Que c’est il passé au Saint-Germain-des-Pres?

[13 mar 2015 | Pedro Mello e Souza | Sem comentários ]

Mesa de varanda do Cafe de Flore (Foto: Pedro Mello e Souza)

Um dia, os filósofos, antropólogos e pensadores estabelecerão a relação entre o existencialismo francês da década de 50 e o fervor das ordens beneditinas de 15 séculos de idade. Enquanto isso, o elo mais simpático entre as duas correntes históricas da literatura e da religião está nas mesas dos cafés em torno da abadia de Saint-Germain-des-Près. Em cada uma delas, o testemunho da explosão intelectual do início do século XX, onde se desenvolveram versos de Apollinaire, novelas de Camus e Hemingway, esboços de Picasso e as brigas – porrada mesmo – entre Jean-Paul Sartre e Simone de Beauvoir.

 

Cada vez que venho a Paris, visito um deles. Dessa vez, fui direto para a esquina principal da região, na esquina de Saint-Germain com Rue Bonaparte, onde está o Café de Flore. Não estava cheio, como era de se esperar de uma quinta-feira à noite, mas o climão estava todo lá, com o mais original estilo “art deco”, de suas origens, em 1813. Ali, degusta-se um simples café ou um sofisticado “confit” de pato tal como no tempo em que se sentava ao lado de escritores como Ernest Hemingway, Albert Camus e André Gide e assistia-se ao inquieto e explosivo romance entre Beauvoir e Sartre.
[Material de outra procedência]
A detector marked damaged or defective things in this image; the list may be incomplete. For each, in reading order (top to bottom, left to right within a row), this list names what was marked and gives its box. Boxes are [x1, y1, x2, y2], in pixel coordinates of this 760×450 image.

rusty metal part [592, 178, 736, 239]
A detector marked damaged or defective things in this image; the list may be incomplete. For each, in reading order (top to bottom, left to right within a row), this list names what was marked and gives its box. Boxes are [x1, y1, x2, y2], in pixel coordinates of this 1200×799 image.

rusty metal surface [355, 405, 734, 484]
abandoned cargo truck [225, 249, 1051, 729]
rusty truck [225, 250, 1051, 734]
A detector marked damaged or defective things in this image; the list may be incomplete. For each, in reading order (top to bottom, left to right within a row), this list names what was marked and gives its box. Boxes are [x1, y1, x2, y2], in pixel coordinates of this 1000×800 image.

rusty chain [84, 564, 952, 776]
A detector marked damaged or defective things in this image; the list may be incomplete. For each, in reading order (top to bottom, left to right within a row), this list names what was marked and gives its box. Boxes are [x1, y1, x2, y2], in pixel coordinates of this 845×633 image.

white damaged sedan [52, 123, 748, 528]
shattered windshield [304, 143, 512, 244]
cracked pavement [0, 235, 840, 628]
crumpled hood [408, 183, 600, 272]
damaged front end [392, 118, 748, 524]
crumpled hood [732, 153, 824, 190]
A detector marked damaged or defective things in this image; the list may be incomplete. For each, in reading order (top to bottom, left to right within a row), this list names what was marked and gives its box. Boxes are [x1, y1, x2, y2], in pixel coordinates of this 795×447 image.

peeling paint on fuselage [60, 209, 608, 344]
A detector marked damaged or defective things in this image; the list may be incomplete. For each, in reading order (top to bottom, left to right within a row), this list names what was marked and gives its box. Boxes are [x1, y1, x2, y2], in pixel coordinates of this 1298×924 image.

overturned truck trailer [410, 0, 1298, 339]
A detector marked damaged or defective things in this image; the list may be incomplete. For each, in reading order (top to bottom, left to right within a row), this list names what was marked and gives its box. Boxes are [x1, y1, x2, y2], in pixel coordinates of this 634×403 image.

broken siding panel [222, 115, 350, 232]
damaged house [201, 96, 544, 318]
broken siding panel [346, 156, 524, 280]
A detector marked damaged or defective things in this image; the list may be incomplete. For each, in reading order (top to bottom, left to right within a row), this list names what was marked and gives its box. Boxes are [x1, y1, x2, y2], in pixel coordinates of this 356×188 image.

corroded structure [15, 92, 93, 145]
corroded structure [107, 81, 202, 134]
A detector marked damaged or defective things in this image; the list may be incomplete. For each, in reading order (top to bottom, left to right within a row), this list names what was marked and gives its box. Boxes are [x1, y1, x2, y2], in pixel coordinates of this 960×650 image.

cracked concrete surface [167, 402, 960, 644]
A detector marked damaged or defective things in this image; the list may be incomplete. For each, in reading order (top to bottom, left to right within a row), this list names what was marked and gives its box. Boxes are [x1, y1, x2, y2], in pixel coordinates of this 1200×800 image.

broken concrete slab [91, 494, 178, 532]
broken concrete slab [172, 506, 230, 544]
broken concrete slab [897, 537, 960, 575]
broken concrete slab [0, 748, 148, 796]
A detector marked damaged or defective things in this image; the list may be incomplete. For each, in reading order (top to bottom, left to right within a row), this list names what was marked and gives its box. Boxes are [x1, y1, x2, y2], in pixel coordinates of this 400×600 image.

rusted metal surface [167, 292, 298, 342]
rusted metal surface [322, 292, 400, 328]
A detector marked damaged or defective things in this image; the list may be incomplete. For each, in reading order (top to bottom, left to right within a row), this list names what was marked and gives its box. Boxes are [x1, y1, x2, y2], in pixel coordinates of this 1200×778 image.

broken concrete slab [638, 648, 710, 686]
O caso entre os dois escritores e as discussões que comandavam em torno do existencialismo estão retratados no filme “Les Amants de Flore”, lançado em 2006.


Muros seculares sustentam o mito de St. Germain (Foto: Pedro Mello e Souza)

Mais adiante, quarteirão seguinte, no encontro do Boulevard Saint-Germain e Rue de Rennes, está o Deux Magots, que se denomina “café literaire”. E com razão. Desde 1873, quando abriu ali, transferido de algumas quadras adiante, recebia nomes como Verlaine, Rimbaud e Mallarmé. Sua vocação para ponto de encontro de escritores levou o café a estabelecer um prêmio literário, em 1933, iniciando uma tradição que dura até hoje. Na varanda ou no salão, algumas tradições do serviço também se mantêm, como o preparo de algumas especialidades na frente do cliente. É o caso do “chocolat à l’ancienne”, preparado à antiga, na frente do cliente, com o garçom a dissolver a pastilha de chocolate no leite quente.

 

Em frente ao Café de Flore, do outro lado do Boulevard Saint-Germain, está a Brasserie Lipp. Menos café, mais restaurante, o mesmo charme dos vizinhos e a mesma clientela histórica, de Proust a Chagall e outro casal histórico: Simone Signoret e Yves Montand. A cozinha guarda a influência alsaciana de seu primeiro proprietário, com especialidades da época da inauguração, em 1880, como o “choucroute garni” e os “pieds de porc” (pés de porco recheados). No ato da reserva, insista em ficar próximo à janela, onde é possível esbarrar com clientes como Harrison Ford ou Sharon Stone.

Deux Magots, o café literário (Foto: Pedro Mello e Souza)

Mas o que tudo isso tem a ver com as ordens beneditinas do século VI? Simples: nessa época, o bispo de uma Paris recém liberta dos romanos mandou erguer uma abadia nos prados a sudoeste da Île de La Cite, onde a pequena cidade ainda se concentrava. Destruída e reconstruída como igreja, a abadia beneditina foi consagrada ao bispo que a ergueu. Canonizado, o sacerdote é conhecido desde esta época como o São Germano dos Prados.

 

Ou, como preferimos, Saint Germain des Près – tema de um clássico da minha infância, interpretado pela cantora Nicoletta, quee batiza, com graça existencialista, esse depoimento saudosista.